Este caso nos sirve para señalar dos cuestiones: por un lado, la relación entre la diversidad funcional y la mayor propensión a ser víctima de bullying, y, por otro, la importancia de las redes sociales para una prevención eficaz y positiva del problema.


Una niña delante de un portátil 


La relación entre diversidad funcional y mayor propensión para ser víctima de bullying o cyberbullying está avalada empíricamente por varios estudios. El primero de ellos es el de Faye Misha de 2003, denominado “Learning disabilities and bullying: double jeopardy”, indica que, a pesar de que hay poca investigación sobre la diversidad funcional en el aprendizaje y el aumento del riesgo de ser víctima, esta relación existe y que el aumento de la conciencia comunitaria y el cambio de mentalidades es una de las piezas clave para su prevención.

Para finalizar, tampoco hay que olvidar que las consecuencias de ser víctima de bullying en las etapas escolares se mantienen a lo largo de toda la vida, y esto lo sabemos a través de uno de los mejores estudios disponibles como es el de Ttofi, Farrington, Lössel y Loeber (2015), consistente la revisión sistemática de 28 estudios longitudinales, que concluye que las víctimas de bullying tienen 1,99% más de probabilidades que el resto de personas de desarrollar una depresión 36 años después de sufrir la victimización.

Personalmente, como una persona que sufrio bullying en el colegio y en el instituto, os puedo decir que, y es mi opinión, "los niños pueden ser muy hijos de puta", y si a eso le sumas el hecho de que todo sucede en una etapa en la que no tienes las ideas bien formadas, eso acaba por afectarte, y creedme, eso te acaba pasando factura.

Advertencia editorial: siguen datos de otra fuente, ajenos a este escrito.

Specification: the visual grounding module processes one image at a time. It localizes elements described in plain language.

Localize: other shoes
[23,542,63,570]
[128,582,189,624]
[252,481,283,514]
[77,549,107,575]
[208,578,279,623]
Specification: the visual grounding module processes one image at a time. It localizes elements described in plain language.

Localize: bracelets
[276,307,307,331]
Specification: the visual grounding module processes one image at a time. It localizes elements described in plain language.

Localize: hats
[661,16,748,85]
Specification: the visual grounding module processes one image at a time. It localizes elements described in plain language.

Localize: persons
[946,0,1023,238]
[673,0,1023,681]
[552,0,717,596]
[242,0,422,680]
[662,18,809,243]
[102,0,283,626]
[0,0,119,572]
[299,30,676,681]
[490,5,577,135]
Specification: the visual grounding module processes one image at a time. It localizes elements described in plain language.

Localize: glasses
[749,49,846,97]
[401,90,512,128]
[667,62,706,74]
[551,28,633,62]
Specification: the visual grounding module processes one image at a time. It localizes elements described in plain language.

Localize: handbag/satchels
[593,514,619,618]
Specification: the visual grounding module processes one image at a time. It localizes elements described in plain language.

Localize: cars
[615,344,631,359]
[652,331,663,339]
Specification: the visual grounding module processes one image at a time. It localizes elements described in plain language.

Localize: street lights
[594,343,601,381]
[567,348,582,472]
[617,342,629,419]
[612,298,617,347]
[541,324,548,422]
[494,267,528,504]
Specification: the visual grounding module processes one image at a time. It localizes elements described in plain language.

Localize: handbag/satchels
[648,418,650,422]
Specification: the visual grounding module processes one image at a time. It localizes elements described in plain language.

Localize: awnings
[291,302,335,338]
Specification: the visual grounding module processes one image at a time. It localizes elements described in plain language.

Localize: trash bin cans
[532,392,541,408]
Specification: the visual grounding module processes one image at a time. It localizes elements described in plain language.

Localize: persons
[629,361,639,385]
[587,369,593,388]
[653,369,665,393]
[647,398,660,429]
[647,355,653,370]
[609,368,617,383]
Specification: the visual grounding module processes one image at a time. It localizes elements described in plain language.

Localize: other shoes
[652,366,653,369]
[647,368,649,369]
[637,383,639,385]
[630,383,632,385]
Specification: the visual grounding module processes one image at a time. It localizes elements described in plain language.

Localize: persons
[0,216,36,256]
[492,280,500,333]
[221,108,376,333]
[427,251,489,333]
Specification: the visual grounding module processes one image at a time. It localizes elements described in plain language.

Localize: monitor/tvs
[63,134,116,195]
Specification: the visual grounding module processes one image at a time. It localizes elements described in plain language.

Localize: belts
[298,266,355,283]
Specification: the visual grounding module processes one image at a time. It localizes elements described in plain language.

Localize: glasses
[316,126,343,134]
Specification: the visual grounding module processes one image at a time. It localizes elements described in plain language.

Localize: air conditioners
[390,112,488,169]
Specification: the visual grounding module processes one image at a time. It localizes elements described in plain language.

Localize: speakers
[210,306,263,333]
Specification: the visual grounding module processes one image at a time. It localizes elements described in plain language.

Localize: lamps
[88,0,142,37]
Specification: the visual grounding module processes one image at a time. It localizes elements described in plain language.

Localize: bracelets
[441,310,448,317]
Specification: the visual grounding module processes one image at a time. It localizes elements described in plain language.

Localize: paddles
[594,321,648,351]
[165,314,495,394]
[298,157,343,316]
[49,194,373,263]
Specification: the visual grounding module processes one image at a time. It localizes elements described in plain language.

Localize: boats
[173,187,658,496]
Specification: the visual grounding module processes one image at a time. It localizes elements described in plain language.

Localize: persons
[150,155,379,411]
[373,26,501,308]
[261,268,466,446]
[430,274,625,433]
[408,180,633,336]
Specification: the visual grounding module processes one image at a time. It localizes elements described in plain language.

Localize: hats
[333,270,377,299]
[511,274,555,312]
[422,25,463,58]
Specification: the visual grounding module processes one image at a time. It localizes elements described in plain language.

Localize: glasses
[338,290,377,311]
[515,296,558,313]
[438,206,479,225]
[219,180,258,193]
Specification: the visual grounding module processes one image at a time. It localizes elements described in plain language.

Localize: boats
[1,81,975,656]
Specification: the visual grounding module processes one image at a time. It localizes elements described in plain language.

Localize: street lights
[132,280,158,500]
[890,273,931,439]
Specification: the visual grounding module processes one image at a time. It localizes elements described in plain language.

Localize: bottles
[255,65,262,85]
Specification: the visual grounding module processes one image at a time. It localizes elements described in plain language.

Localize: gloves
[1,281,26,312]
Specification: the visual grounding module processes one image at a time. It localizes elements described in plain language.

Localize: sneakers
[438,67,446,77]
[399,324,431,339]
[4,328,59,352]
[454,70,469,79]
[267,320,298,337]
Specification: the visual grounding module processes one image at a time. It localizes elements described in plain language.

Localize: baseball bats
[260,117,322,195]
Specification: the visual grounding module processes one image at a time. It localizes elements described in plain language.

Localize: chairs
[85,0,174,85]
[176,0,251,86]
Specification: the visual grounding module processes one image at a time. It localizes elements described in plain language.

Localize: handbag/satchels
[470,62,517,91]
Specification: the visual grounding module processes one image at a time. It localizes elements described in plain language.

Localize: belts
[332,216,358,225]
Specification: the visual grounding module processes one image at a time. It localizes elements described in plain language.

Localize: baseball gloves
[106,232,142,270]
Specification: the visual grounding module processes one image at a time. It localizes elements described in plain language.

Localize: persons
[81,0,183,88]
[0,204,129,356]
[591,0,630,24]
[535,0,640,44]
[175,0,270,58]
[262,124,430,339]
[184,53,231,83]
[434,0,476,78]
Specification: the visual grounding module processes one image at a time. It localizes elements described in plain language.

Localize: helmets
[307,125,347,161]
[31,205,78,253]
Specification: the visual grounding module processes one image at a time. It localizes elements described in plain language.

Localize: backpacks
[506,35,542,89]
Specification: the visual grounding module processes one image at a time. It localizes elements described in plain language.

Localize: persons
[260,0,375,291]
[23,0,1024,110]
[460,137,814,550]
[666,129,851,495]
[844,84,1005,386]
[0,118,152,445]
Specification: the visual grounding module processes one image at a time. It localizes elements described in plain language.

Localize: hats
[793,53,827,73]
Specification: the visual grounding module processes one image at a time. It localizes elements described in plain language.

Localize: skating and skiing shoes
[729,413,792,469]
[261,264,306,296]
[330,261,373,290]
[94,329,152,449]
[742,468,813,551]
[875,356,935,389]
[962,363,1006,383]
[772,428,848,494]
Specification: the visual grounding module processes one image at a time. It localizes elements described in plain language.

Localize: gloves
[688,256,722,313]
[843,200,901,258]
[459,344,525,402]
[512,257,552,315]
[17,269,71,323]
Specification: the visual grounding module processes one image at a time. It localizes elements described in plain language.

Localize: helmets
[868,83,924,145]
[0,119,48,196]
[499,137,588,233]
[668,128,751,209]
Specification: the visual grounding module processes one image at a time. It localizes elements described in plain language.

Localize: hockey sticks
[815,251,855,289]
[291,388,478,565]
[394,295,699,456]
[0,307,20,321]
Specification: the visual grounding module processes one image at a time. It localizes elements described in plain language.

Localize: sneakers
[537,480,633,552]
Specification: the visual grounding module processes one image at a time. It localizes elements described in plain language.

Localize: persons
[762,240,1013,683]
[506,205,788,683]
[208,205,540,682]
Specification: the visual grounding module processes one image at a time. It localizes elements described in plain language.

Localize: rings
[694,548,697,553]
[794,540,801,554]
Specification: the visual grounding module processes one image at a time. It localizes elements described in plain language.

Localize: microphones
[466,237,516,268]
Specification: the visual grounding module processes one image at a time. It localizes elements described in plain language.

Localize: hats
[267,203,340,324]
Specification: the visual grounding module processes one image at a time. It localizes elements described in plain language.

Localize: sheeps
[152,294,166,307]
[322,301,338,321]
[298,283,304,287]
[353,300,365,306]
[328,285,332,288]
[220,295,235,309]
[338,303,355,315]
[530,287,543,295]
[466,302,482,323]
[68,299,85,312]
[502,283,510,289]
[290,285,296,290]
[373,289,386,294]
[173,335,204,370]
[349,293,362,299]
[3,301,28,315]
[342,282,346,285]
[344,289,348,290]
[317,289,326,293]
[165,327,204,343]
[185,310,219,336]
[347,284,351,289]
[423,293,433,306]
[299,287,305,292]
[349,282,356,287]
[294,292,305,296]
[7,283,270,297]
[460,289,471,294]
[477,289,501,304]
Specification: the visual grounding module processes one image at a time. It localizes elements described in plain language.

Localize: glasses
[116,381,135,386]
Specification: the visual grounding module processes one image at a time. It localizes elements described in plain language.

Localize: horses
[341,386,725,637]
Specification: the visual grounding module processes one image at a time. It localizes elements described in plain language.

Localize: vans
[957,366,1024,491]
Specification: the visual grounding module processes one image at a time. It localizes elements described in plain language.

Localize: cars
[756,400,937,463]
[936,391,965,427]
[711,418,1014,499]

Aun así, y aunque la madre del niño publico el video para intentar concienciar, personalmente, no me parece bien que lo haya hecho, entiendo el motivo, pero creo que debe haber otras formas de concienciar y ayudar, que no sean el publicar en redes sociales, como por ejemplo "tolerancia cero a las personas que fomentan ese comportamiento" por parte de las instituciones, intervenciones para hablar con la victima del acoso o algo así. ¿Vosotros y vosotras que opináis?